_TASK TO CARRY OUT_
Extract exactly and only the lines from the one containing "Red pocket and" through the end of the entries below. Pictures should not appear in the copy.

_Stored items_
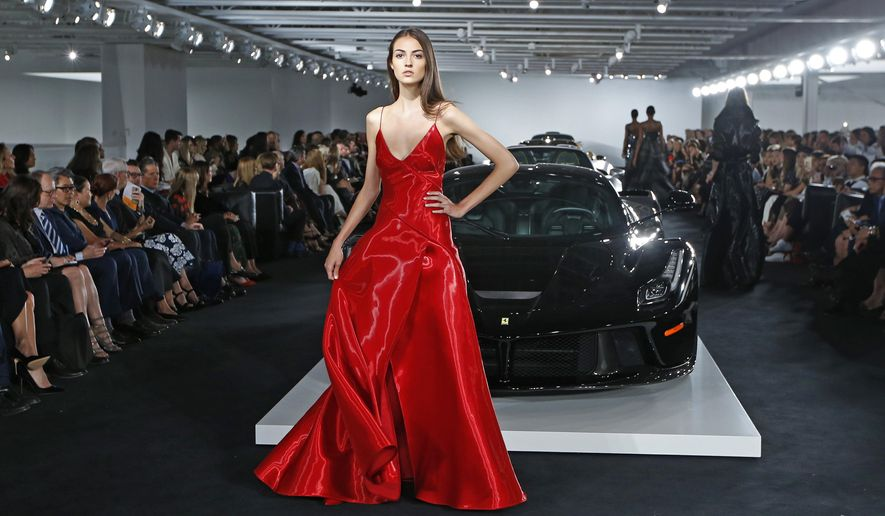 A model pauses in front of Ralph Lauren's car collection in The Garage at the Ralph Lauren fashion show during Fashion Week, Tuesday, Sept. 12, 2017, in Bedford, N.Y. (AP Photo/Kathy Willens)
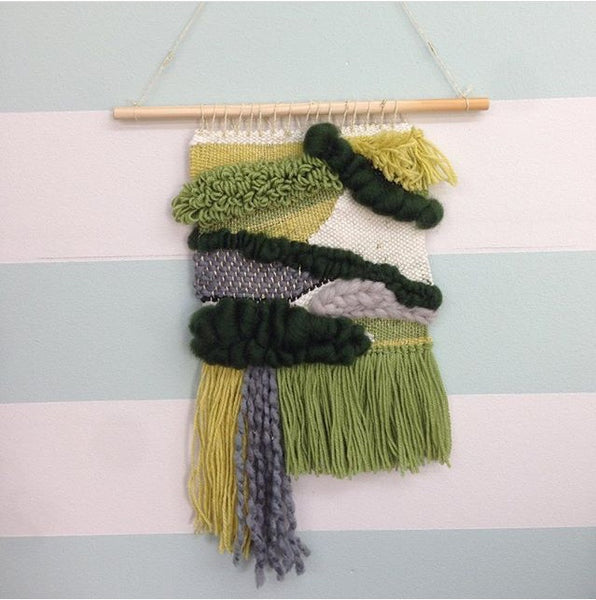 green and cream woven wall hanging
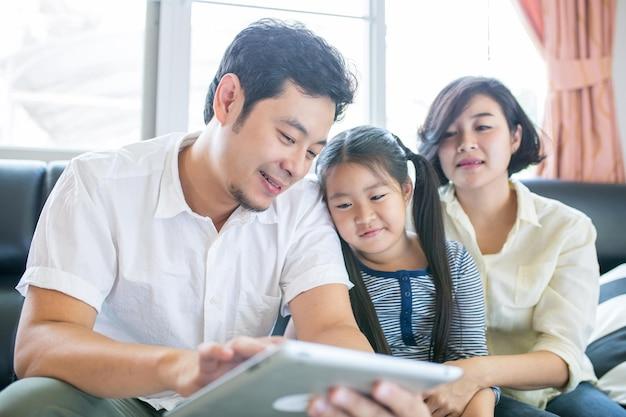 아시아 가족 라이프 스타일. 아버지, 어머니, 딸은 객실에서 함께 즐길 수 있는 태블릿을 시청합니다.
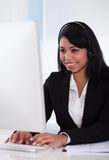 Female customer representative using computer Royalty Free Stock Photos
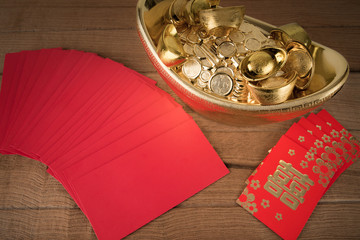 Red pocket and ancient Chinese golden ingots on wooden : with co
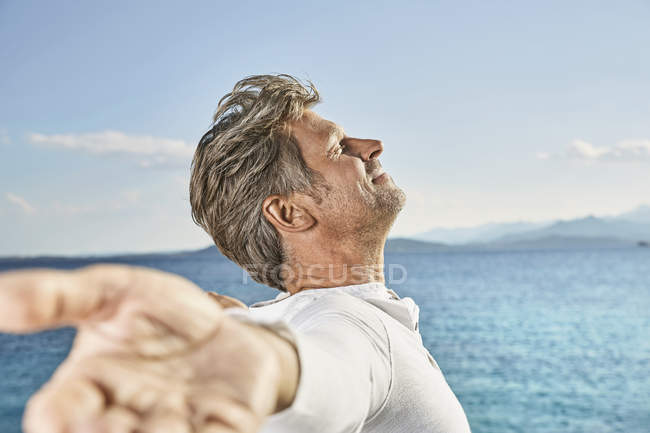 Mature man enjoying sunlight — Stock Photo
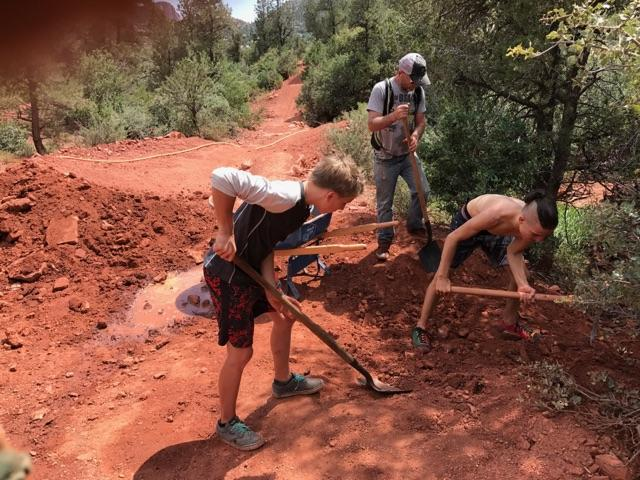 Kids digging in the dirt helping build the trails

_WRITTEN RESPONSE_
 Red pocket and ancient Chinese golden ingots on wooden : with co
 Mature man enjoying sunlight — Stock Photo
 Kids digging in the dirt helping build the trails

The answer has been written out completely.